● WORK TO DO: Write each line out exactly, leaving none out.

● DATA FOR THE TASK:
------------------------------------------------
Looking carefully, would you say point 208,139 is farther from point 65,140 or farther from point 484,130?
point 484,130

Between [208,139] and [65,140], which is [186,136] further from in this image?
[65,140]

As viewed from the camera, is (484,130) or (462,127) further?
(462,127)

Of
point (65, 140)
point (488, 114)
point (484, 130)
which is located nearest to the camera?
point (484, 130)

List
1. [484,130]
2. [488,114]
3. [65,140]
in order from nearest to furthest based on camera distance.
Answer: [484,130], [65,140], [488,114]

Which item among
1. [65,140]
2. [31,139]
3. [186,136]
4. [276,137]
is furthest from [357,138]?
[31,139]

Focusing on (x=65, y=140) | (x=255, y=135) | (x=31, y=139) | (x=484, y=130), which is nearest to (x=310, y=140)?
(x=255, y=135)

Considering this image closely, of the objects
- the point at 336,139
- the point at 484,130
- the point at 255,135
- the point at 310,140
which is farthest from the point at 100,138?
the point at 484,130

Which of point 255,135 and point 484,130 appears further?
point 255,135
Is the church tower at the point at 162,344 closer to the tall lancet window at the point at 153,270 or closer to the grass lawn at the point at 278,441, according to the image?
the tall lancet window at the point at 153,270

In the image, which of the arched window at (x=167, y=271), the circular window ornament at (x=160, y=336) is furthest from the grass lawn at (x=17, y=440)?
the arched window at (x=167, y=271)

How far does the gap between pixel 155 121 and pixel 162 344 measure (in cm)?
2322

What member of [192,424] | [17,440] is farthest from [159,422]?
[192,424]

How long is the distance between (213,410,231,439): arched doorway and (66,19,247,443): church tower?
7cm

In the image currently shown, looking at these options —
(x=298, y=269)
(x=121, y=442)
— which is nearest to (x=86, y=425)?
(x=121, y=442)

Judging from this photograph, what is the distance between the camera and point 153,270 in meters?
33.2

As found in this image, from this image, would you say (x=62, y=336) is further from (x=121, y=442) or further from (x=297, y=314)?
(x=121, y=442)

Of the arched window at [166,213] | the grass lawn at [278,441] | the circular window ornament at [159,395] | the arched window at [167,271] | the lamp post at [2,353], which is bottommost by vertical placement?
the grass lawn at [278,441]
------------------------------------------------
● RIGHT ANSWER:
Looking carefully, would you say point 208,139 is farther from point 65,140 or farther from point 484,130?
point 484,130

Between [208,139] and [65,140], which is [186,136] further from in this image?
[65,140]

As viewed from the camera, is (484,130) or (462,127) further?
(462,127)

Of
point (65, 140)
point (488, 114)
point (484, 130)
which is located nearest to the camera?
point (484, 130)

List
1. [484,130]
2. [488,114]
3. [65,140]
in order from nearest to furthest based on camera distance.
Answer: [484,130], [65,140], [488,114]

Which item among
1. [65,140]
2. [31,139]
3. [186,136]
4. [276,137]
is furthest from [357,138]?
[31,139]

Focusing on (x=65, y=140) | (x=255, y=135) | (x=31, y=139) | (x=484, y=130), which is nearest to (x=310, y=140)?
(x=255, y=135)

Considering this image closely, of the objects
- the point at 336,139
- the point at 484,130
- the point at 255,135
- the point at 310,140
which is farthest from the point at 100,138?
the point at 484,130

Which of point 255,135 and point 484,130 appears further?
point 255,135
Is the church tower at the point at 162,344 closer to the tall lancet window at the point at 153,270 or closer to the grass lawn at the point at 278,441, according to the image?
the tall lancet window at the point at 153,270

In the image, which of the arched window at (x=167, y=271), the circular window ornament at (x=160, y=336) is furthest from the grass lawn at (x=17, y=440)?
the arched window at (x=167, y=271)

How far does the gap between pixel 155 121 and pixel 162 344 measure (in cm)?
2322

What member of [192,424] | [17,440] is farthest from [159,422]?
[192,424]

How long is the distance between (213,410,231,439): arched doorway and (66,19,247,443): church tower?
7cm

In the image currently shown, looking at these options —
(x=298, y=269)
(x=121, y=442)
— which is nearest to (x=86, y=425)?
(x=121, y=442)

Judging from this photograph, what is the distance between the camera and point 153,270 in meters?
33.2

As found in this image, from this image, would you say (x=62, y=336) is further from (x=121, y=442) or further from (x=297, y=314)?
(x=121, y=442)

Of the arched window at [166,213] | the grass lawn at [278,441] | the circular window ornament at [159,395] | the arched window at [167,271] | the lamp post at [2,353], which is bottommost by vertical placement?
the grass lawn at [278,441]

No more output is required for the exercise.